© JUNGE FREIHEIT Verlag GmbH & Co. KG www.jungefreiheit.de 34/20 / 14. August 2020

Nord Stream 2: Drohbrief aus Washington
Unverhofft kommt oft
Albrecht Rothacher

Unverhofft erhielt die Leitung des Fährhafens Saßnitz auf Rügen Post aus den USA. Die republikanischen Senatoren Ted Cruz, Tom Cotton und Ron Johnson drohten unverhohlen mit der „wirtschaftlichen Vernichtung“ des Hafens, falls er seine Zuarbeit – die Lagerung und Lieferung betonummantelter Stahlröhren an russische Verlegeschiffe – für die Gaspipeline Nord Stream 2 nicht sofort einstelle. Andernfalls würde der Hafen mit dem ganzen Arsenal der US-Sanktionskiste belegt. 

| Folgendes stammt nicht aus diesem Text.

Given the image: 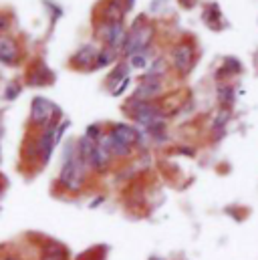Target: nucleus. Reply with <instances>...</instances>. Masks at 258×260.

Der Drohbrief soll die Fertigstellung der letzten 120 der 2.000 Kilometer langen Gasleitung in letzter Minute verhindern. Angesichts der eklatanten Verletzung deutscher Souveränitätsrechte schlugen die Wellen der öffentlichen Entrüstung hoch. Dabei war die rußlandfeindliche Reaktion des US-Senats, die auch linke Demokraten mit einschließt, völlig absehbar. Das Argument, die US-Amerikaner wollten nur ihr teures Flüssiggas nach Europa verkaufen und die russische Konkurrenz ausschalten, greift zu kurz: Sie exportieren es zu lukrativeren Preisen nach Fernost, denn Japan, Korea und Taiwan kommen nicht an das billigere Pipeline-Gas. Helfen Gegensanktionen der EU gegen die USA, wie jüngst von Putin-Freund Gerhard Schröder bei einer Bundestagsanhörung gefordert? Deutschland befände sich dann angesichts der außen- und energiepolitischen Alleingänge in einer Sackgasse. Die gebeutelte deutsche Exportindustrie dürfte einmal mehr die Rechnung zahlen.